Subretinal AAV2.COMP-Ang1 suppresses choroidal neovascularization and vascular endothelial growth factor in a murine model of age-related macular degeneration

To assess whether Tie2-mediated vascular stabilization ameliorates neovascular age-related macular degeneration (AMD), we investigated the impact of adeno-associated virus-mediated gene therapy with cartilage oligomeric matrix protein angiopoietin-1 (AAV2.COMP-Ang1) on choroidal neovascularization (CNV), vascular endothelial growth factor (VEGF), and hypoxia-inducible factor (HIF) in a mouse model of the disease.

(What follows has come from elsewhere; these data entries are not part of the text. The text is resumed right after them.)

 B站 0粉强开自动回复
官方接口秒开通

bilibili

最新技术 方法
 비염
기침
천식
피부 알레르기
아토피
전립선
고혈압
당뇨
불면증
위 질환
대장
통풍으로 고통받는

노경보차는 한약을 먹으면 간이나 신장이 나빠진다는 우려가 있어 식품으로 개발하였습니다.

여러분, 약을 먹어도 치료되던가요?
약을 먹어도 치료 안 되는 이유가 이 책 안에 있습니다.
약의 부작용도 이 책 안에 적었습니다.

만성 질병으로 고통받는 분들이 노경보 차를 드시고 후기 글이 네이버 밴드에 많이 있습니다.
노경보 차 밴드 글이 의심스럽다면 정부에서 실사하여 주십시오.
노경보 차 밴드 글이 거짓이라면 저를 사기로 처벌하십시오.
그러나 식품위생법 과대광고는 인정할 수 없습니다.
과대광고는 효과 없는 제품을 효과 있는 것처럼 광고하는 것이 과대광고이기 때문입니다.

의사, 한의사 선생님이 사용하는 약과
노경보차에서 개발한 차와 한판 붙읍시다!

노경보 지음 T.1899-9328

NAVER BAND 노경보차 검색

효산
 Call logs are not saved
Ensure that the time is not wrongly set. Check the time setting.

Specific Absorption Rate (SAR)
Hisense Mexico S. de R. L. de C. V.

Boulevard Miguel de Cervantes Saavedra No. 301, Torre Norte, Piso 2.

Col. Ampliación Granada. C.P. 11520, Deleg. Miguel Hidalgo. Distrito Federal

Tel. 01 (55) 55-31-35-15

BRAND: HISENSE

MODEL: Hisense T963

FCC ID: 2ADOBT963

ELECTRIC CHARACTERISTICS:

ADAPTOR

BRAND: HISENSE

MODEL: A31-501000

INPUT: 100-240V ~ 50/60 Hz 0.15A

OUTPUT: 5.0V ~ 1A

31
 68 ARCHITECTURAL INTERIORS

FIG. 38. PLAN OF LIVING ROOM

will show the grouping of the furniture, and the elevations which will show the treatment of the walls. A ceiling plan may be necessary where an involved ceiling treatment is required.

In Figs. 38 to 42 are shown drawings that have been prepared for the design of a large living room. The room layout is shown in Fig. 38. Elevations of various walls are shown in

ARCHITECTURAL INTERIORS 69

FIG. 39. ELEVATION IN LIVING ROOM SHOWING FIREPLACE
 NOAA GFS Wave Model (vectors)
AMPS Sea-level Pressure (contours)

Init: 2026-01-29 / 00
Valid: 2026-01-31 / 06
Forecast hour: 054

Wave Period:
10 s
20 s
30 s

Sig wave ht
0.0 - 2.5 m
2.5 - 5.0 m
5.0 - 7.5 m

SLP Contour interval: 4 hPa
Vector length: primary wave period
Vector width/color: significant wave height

We treated mice with subretinal injections of AAV2.COMP-Ang1 or control (AAV2.AcGFP, AAV2.LacZ, and phosphate-buffered saline). Subretinal AAV2 localization and plasmid protein expression was verified in the retinal pigment epithelium (RPE)/choroid of mice treated with all AAV2 constructs. Laser-assisted simulation of neovascular AMD was performed and followed by quantification of HIF, VEGF, and CNV in each experimental group. We found that AAV2.COMP-Ang1 was associated with a significant reduction in VEGF levels (29–33%, p < 0.01) and CNV volume (60–70%, p < 0.01), without a concomitant decrease in HIF1-α, compared to all controls. We concluded that a) AAV2 is a viable vector for delivering COMP-Ang1 to subretinal tissues, b) subretinal COMP-Ang1 holds promise as a prospective treatment for neovascular AMD, and c) although VEGF suppression in the RPE/choroid may be one mechanism by which AAV2.COMP-Ang1 reduces CNV, this therapeutic effect may be hypoxia-independent. Taken together, these findings suggest that AAV2.COMP-Ang1 has potential to serve as an alternative or complementary option to anti-VEGF agents for the long-term amelioration of neovascular AMD.